TRECHO FORNECIDO:
»»

# Oneração



## Cipriana

el contexto es:
...aquisição, alienação ou oneração de bens móveis e imóveis 

alguien tiene ganas de explicarme esta palabra...


----------



## Vanda

Ok, vamos lá:
onerar = Sujeitar a ônus; impor ônus ou obrigação /  Impor pesados tributos ou ônus.

ônus - que recai sobre coisas móveis ou imóveis, por força de direitos reais sobre coisas alheias. 

Contudo, como envolve jargão jurídico, vou tentar achar uma explicação mais apropriada.


----------



## Cipriana

E sabe cómo sería a tradução para o espanhol de ONERAÇÃO. Sei que existe onerar mas não acho oneración.


----------



## Vanda

Quem me dera!  Um exemplo de onerar um imóvel é hipotecá-lo.

Será que pelo significado de ônus em espanhol você conseguirá relacionar ao termo usado? Veja. 

Gravamen?

««

ENTRADAS:
»»

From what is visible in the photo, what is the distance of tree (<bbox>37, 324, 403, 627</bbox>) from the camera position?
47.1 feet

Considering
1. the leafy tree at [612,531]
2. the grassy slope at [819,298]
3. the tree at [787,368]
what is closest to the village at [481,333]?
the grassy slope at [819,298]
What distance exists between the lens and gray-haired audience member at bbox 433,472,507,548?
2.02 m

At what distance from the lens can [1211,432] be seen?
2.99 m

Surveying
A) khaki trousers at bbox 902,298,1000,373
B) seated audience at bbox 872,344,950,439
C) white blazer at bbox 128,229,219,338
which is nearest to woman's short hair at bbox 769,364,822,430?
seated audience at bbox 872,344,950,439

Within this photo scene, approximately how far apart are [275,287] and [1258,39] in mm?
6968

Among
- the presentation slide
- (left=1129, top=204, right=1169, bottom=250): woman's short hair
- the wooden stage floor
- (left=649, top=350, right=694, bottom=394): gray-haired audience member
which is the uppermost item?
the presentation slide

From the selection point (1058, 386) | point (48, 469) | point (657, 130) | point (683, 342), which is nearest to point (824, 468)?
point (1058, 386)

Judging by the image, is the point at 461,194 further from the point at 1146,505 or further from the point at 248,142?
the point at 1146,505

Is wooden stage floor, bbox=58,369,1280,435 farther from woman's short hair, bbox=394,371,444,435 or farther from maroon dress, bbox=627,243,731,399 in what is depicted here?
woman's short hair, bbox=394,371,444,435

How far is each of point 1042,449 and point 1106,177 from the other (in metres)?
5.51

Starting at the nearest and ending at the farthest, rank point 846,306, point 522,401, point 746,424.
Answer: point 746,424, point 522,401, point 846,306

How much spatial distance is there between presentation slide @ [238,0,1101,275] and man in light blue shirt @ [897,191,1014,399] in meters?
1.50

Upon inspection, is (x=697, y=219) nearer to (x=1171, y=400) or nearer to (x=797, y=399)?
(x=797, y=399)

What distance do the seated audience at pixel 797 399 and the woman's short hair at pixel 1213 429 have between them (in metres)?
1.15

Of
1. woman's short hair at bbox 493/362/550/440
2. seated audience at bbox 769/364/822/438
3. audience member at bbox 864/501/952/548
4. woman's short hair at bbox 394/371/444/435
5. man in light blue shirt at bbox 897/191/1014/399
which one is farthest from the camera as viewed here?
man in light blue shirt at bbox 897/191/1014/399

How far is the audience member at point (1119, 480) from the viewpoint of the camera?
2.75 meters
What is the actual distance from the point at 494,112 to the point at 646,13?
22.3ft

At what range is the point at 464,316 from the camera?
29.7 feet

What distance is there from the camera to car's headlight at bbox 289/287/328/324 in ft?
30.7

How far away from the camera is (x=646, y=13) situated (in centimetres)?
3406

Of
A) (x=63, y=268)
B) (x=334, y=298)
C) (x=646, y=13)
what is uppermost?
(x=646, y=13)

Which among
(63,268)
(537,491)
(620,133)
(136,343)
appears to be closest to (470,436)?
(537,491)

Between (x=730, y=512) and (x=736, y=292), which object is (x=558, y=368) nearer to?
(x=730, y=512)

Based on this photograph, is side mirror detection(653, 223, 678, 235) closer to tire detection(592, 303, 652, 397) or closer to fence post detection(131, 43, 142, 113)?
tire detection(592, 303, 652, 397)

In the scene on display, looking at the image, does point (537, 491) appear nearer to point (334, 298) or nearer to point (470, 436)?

««

EXERCÍCIO PROPOSTO A:
Transcreva palavra por palavra o trecho do tópico sobre oneração que vai de "ônus - que recai" até "não acho oneración.".
EXERCÍCIO PROPOSTO B:
No tópico sobre oneração, que exemplo é dado de onerar um imóvel?
EXERCÍCIO PROPOSTO C:
Passe para o inglês esta frase do tópico sobre oneração: "Contudo, como envolve jargão jurídico, vou tentar achar uma explicação mais apropriada."
As entradas não têm nenhuma relevância aqui.

RESPOSTA A:
ônus - que recai sobre coisas móveis ou imóveis, por força de direitos reais sobre coisas alheias. 

Contudo, como envolve jargão jurídico, vou tentar achar uma explicação mais apropriada.


----------



## Cipriana

E sabe cómo sería a tradução para o espanhol de ONERAÇÃO. Sei que existe onerar mas não acho oneración.

RESPOSTA B:
Hipotecá-lo.

RESPOSTA C:
However, since it involves legal jargon, I'll try to find a more appropriate explanation.